- _What you are asked to do_
Count the lines in the material below that contain the word "chock" and give the number alone.

▼

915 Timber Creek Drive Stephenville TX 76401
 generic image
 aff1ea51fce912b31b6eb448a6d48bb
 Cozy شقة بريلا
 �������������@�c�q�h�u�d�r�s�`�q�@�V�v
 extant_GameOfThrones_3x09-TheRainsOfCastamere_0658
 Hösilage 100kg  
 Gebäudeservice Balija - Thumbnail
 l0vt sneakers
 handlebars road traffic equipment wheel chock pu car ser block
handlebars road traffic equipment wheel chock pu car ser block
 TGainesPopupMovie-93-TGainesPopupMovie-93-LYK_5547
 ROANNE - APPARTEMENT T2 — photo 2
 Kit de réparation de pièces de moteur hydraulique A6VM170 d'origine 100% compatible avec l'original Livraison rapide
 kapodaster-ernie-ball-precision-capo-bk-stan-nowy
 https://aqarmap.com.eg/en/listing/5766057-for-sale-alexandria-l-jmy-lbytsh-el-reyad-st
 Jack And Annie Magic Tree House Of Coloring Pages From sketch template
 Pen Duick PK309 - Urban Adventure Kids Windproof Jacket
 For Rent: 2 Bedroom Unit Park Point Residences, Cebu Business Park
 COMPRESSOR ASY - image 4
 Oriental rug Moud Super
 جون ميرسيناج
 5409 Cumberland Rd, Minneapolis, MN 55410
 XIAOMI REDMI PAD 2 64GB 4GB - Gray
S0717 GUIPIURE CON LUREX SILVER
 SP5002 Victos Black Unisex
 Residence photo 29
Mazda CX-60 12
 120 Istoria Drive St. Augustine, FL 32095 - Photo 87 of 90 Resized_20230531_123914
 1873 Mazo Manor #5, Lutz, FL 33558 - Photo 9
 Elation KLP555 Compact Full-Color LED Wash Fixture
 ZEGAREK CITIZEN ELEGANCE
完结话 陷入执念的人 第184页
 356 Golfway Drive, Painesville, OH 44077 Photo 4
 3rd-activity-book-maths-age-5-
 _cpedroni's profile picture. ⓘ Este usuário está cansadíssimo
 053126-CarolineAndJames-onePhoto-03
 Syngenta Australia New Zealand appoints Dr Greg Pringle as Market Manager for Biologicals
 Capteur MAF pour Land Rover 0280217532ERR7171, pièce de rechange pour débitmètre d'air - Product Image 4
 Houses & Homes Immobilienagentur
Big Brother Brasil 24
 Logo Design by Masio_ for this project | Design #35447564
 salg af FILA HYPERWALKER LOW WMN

▲

- _Solution to the problem_
2